Chillingly, he did not die alone. He took his guards and an entire wing of the prison with him.

These clones of Frémont, which were in their twenties, had been made thirty years after his death.

“This is some kind of message,” Flint said, mostly to himself.

“We’d know what it is if you let the computer finish,” Talia said.

He shook his head. “You didn’t study Frémont?” he asked.

“I’ve heard of him, but that unit happened before I came to Armstrong,” Talia said. “One more thing I’m supposed to catch up on.”

The differences in the education system between Armstrong and Valhalla Basin struck him again. But he didn’t have time to dwell on it.

Whoever had created these assassins and sent them to the Moon knew what kind of impact they would have, even after their deaths. Flint shuddered. The discussions of whether or not murderous behavior was innate would become important, along with the tendency toward suicide.

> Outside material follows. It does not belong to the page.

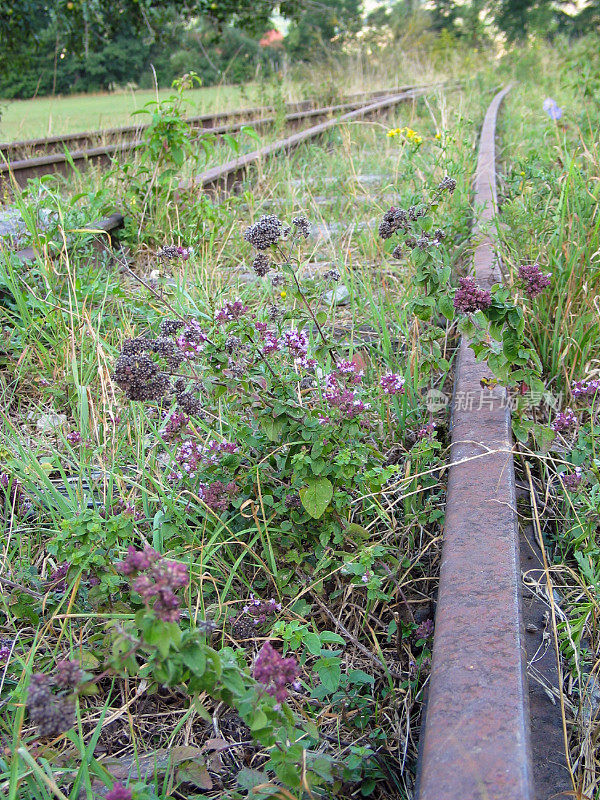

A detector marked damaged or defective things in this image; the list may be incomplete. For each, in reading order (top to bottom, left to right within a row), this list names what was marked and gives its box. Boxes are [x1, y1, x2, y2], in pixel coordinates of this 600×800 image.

rusted metal [183, 86, 426, 195]
rusted metal [418, 87, 536, 800]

Even if the other attacks hadn’t happened—

But they had. The other attacks had happened as well.

Everything was deliberate, from the choices of targets to the choice of assassins. Flint stood up.

“Where’re you going?” Talia asked.

“I need to talk to DeRicci.”

“Again?” Talia asked. “Can’t you just send the information to her?”

Flint glanced at his daughter. She hadn’t complained before about going to DeRicci’s office.

But before, Talia hadn’t known that the images would be playing and replaying on that gigantic screen.

“You can stay here,” Flint said.

Talia immediately shook her head. She clearly didn’t want him out of her sight—and he couldn’t blame her.

Together they left the room to tell DeRicci more confounding news.